Still Life with Tulips and Fruit probably dates to the late 1920s during a period when Hunter's still life paintings were particularly vibrant. It is possible that this picture was the Still Life -Tulips exhibited posthumously at the Royal Glasgow Institute of Fine Arts in 1932 although another still life of tulips by Hunter is known at the Warwick District Council Art Gallery in Leamington Spa and several others are in private collections. 'Leslie Hunter's later still life and flower paintings exhibit considerable variety in both style and subject. It is clear that he continued to experiment, although bright colour was a constant constituent o his work, often with vibrant colours of fruit echoed in the design on a vase or background curtain.' (Derek Ogston, The Life and Work of George Leslie Hunter 1877-1931, 2002, p. 49)

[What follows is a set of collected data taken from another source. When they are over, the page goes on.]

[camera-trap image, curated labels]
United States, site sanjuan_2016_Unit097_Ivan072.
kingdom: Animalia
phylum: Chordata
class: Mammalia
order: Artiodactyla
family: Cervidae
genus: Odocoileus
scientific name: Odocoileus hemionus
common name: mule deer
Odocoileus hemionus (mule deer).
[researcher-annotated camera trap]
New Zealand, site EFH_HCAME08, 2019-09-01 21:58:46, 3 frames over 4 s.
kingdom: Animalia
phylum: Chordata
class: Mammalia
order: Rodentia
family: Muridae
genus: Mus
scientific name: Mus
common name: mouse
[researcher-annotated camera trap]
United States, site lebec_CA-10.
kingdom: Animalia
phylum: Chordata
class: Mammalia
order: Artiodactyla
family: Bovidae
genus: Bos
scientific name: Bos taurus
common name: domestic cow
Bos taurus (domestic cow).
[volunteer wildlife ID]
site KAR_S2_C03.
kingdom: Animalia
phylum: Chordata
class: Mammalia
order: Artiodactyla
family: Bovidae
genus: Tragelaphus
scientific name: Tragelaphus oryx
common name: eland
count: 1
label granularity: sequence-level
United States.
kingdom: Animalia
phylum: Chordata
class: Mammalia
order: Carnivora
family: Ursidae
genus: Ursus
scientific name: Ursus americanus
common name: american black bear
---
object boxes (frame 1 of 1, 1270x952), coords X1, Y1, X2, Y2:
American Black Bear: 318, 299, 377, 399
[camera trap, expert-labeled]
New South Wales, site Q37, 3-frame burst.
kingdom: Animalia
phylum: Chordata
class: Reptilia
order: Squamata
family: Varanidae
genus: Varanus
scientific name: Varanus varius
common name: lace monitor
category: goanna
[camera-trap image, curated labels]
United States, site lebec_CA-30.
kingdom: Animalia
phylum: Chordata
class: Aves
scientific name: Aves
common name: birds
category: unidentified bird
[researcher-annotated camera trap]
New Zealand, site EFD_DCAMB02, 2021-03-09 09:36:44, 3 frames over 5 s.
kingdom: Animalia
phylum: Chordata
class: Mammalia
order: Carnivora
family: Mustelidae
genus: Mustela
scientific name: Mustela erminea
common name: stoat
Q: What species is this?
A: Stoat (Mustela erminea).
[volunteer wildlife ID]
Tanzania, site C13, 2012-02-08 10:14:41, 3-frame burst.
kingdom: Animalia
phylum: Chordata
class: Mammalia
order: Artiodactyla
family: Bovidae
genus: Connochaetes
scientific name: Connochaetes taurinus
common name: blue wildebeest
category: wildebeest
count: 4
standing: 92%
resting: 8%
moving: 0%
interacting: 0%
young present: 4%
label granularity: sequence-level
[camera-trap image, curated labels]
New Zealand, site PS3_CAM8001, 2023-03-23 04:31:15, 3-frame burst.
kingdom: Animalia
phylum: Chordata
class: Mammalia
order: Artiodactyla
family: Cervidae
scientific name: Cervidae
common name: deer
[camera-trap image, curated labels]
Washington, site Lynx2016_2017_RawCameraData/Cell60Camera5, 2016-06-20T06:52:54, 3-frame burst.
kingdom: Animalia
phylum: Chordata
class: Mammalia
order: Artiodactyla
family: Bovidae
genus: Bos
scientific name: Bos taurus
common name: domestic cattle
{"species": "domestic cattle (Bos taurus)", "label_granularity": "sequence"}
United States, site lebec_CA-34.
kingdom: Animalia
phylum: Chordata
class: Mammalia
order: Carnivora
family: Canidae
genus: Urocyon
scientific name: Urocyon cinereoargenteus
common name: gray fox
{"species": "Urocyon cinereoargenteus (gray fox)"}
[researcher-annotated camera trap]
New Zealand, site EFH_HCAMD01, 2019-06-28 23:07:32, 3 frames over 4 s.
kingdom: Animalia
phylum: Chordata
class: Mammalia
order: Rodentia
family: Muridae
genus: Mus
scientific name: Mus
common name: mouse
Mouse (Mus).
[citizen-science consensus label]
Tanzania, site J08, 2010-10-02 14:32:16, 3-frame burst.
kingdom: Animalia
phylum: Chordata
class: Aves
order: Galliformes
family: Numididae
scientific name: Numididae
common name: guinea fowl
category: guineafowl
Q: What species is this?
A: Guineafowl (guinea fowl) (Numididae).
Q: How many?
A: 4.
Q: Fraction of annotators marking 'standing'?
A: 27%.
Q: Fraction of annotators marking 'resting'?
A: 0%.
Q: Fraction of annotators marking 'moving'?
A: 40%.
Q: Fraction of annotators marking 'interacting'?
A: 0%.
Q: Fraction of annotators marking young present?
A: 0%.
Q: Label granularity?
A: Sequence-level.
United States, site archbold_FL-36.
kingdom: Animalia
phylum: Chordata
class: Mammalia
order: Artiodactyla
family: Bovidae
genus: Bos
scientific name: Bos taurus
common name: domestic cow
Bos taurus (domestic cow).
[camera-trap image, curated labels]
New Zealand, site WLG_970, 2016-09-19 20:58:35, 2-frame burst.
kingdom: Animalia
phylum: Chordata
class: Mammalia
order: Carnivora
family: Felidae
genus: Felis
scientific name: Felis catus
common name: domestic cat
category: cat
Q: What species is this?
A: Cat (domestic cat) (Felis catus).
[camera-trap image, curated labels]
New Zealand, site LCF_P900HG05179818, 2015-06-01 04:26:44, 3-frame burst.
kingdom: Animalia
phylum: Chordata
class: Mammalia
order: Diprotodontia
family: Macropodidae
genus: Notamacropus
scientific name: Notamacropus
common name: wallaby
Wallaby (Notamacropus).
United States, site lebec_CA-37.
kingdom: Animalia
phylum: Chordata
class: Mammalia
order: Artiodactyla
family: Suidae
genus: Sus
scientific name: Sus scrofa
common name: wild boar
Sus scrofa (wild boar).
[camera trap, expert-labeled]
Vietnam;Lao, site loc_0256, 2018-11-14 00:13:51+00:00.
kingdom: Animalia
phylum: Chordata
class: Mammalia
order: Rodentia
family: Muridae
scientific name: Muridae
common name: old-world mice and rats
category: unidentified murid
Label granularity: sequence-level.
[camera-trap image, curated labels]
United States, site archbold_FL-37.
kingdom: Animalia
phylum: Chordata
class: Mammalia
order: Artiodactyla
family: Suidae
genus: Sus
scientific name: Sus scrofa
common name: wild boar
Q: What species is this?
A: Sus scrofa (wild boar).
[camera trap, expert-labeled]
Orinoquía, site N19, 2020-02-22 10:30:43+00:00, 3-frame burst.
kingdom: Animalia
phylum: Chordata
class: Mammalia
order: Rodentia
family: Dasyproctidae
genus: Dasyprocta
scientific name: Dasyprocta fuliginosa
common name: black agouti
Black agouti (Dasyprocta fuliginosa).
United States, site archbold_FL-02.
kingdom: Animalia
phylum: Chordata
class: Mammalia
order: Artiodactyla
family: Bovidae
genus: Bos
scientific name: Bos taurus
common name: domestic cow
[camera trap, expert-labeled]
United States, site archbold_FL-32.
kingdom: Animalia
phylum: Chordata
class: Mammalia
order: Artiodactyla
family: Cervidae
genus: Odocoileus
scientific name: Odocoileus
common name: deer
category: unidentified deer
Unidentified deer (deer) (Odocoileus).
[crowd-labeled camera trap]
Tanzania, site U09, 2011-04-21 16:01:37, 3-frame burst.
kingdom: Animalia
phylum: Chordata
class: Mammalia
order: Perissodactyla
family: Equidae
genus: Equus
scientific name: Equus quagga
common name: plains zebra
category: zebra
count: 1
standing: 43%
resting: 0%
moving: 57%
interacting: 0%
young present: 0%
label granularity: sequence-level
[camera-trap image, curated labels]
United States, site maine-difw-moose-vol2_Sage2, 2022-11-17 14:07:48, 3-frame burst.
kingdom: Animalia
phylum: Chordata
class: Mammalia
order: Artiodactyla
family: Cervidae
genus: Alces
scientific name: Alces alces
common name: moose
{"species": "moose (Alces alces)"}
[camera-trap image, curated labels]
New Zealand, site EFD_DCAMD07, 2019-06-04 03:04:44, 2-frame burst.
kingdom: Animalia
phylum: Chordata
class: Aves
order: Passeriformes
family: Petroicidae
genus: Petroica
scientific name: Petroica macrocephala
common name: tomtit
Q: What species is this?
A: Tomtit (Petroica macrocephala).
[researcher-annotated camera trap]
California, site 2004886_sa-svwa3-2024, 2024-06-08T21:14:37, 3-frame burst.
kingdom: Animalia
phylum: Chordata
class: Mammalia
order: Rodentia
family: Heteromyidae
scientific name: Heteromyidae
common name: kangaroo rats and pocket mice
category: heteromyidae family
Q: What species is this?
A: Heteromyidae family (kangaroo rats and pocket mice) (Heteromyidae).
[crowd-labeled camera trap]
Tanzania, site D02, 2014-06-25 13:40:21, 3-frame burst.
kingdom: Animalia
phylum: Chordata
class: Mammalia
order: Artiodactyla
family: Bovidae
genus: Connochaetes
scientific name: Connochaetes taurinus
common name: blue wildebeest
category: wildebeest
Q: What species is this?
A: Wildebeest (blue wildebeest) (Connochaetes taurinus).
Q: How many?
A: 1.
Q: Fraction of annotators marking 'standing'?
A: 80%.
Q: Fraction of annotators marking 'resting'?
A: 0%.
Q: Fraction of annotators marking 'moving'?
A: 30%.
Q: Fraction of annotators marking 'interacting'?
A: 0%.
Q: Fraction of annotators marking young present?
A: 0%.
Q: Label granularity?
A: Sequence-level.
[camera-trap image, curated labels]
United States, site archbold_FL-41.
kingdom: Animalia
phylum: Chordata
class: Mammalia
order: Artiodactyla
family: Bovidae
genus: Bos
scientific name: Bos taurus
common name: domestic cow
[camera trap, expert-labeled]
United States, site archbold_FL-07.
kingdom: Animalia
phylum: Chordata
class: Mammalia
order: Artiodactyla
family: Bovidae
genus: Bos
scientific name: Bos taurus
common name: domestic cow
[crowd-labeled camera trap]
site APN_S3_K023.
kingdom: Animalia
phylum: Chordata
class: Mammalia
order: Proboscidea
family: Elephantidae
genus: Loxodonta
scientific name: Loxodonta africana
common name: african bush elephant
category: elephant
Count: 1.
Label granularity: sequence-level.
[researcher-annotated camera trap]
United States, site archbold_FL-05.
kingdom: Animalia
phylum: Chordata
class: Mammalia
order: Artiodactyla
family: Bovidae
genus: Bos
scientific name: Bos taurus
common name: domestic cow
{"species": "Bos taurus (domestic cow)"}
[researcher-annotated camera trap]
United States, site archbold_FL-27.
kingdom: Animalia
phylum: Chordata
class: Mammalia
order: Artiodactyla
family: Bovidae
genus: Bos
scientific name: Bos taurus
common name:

During the 1920s Hunter was encouraged by his friend and biographer Tom Honeyman to concentrate on painting still-life and this was to give him a new and more focused direction in his work. With a ready market for Hunter’s still life’s of flowers, he painted over a dozen large and ambitious canvases during this period, with much enthusiasm. Hunter loved nothing more than to paint flowers and he relished the prospect of devoting his time to still-life painting. There was a renewed vibrancy and freshness to his pictures, a clarity of colour and a striking contrast in his work, which is exceptional. In the early 1920’s Hunter’s paint application had become rather tentative and lacking commitment, but later in the decade his paint was applied with spirit and force. As Honeyman, noted ‘Technique, as mere technique, did not interest him; it was the vision behind that mattered. With all his vigour and impetuosity, his impulsive artistic urge was instinctively right in choice of colours and tones. It is this unerring sense of colour that made Hunter the artist he became.’ (T. J. Honeyman, Introducing Leslie Hunter, pg. 211).
Still Life with Tulips and Fruit is contemporary with Still Life with Dahlias and Fruit (Sotheby's, Gleneagles, 31 August 2005, lot 1088). The two pictures follow the same compositional arrangements of an earthenware vase of flowers and a shallow dish of fruit on a patterned tablecloth with a brightly coloured drape behind. he white panelling behind the still life in both pictures offers a contrast of angularity to the curved forms of the glass, the vase and the apples.
This picture was withdrawn from the sale of Scottish Pictures, 24 April 2006 due to a dispute over ownership which has now been fully resolved.